Je m’attarde un instant à le regarder se ramasser quelques coudées plus bas et lui fait un signe narquois de la main. Exercice terminé… Akkkil va me rejoindre. Déjà son pas cogne dur sur les marches et je vois sa tête apparaître en bas de l’ouverture.

– A kkkil ! Akkkil ! L’Indé ! L’indé !

Je viens juste de l’apercevoir, plaqué contre la paroi, en embuscade. Le voltigeur s’est sacrifié. Il m’a attiré et piégé comme un Néo. J’enrage de ma négligence. Je hurle, gesticule. Je ne peux pas revenir, aucun retour n’est autorisé sur le Ring, un pas en arrière et on t’éjecte.

– L’Indé ! Fucklé, Akkkil !

Nous nous sommes trop étirés.
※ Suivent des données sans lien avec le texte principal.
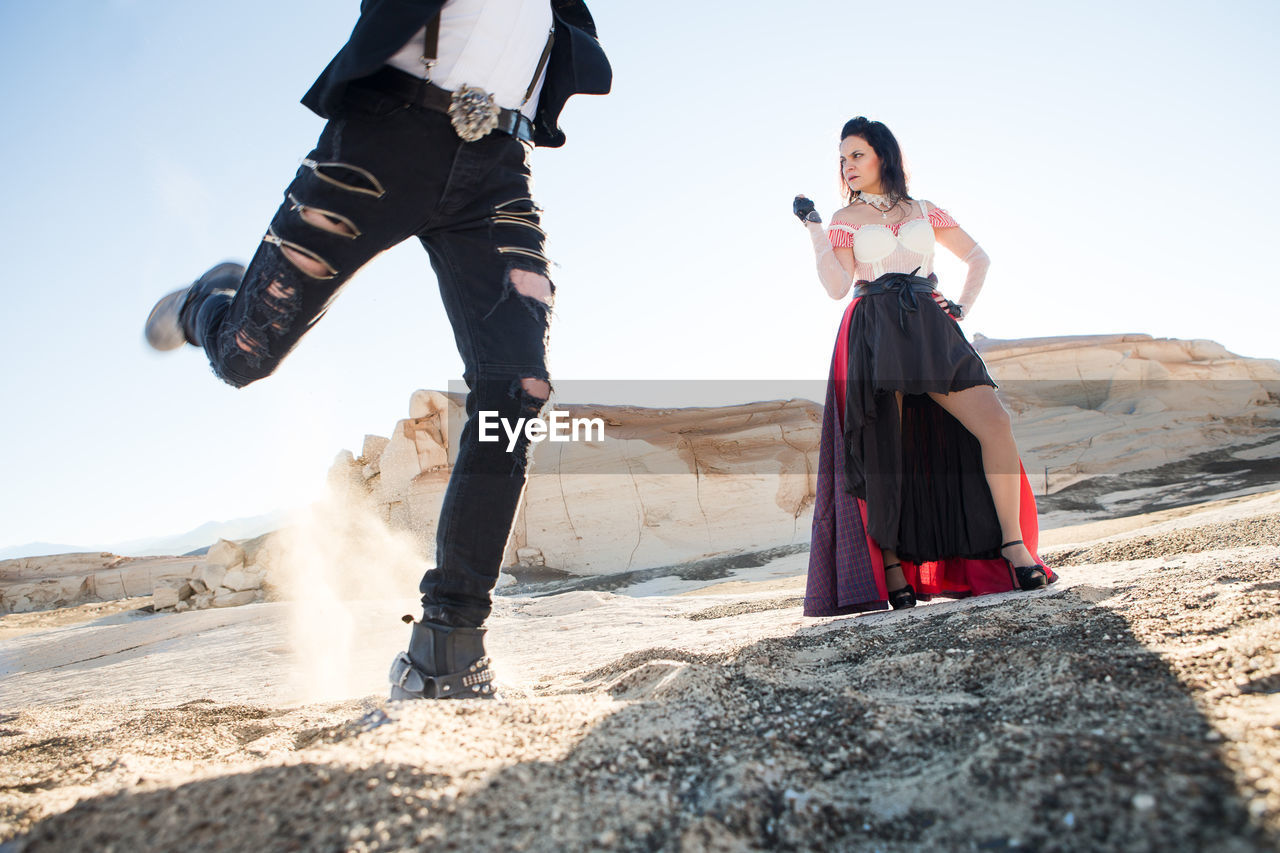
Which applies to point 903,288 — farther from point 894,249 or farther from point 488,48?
point 488,48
Nous avons perdu la cohésion, mais Akkkil s’en sortira, il en a vu d’autre. Pourtant : un cri de douleur. La tête d’Akkkil semble rouler sur le côté, j’entends le bruit mat de la chute de son corps au bas de la tour.
Je saute du mur et contourne la tour. Akkkil gît au pied de la courtine. Il semble sonné. Le mur est plus haut à cet endroit à cause des marches qui conduisent à la poterne. Lui aussi a ôté son casque et un filet sanglant macule sa tempe droite. Mauvaise chute. Ses lunettes ont glissé dévoilant un regard vide. C’est vrai qu’il y a du jaune au fond de ses pupilles.
Je lui tapote les joues devenues très pales.

– Akkkil… Ho ! Akkkil…

Il revient à lui, le jaune de ses yeux s’estompe, passe au vert, presque au bleu.

– Fucklé, Ektor, qu’est-ce qui s’est passé ?
– Je t’ai dégagé Akkkil… Tout simplement, répond une voix au dessus de nous.

L’indé se tient sur la dernière marche d’accès à la poterne, appuyé négligemment au montant de l’ouverture.

– J’ai giclé Akkkil, Akkkil le triple K !… C’est tout.

J’exulte :

– T’as rien dégagé, j’étais là, j’ai vu ! C’est l’autre là… C’est toi derrière! T’étais hors jeu… Fucklé ! Hors jeu !

Le Néo-Finisseur est assis sur la première marche, un sourire ambigu aux lèvres. Il se tait. Kulys est là aussi, debout, non loin des deux autres, il tient son casque sous le bras. Le bruit, ce foutu bruit…

– Kulys, t’étais juste derrière, qu’est-ce qui s’est passé ?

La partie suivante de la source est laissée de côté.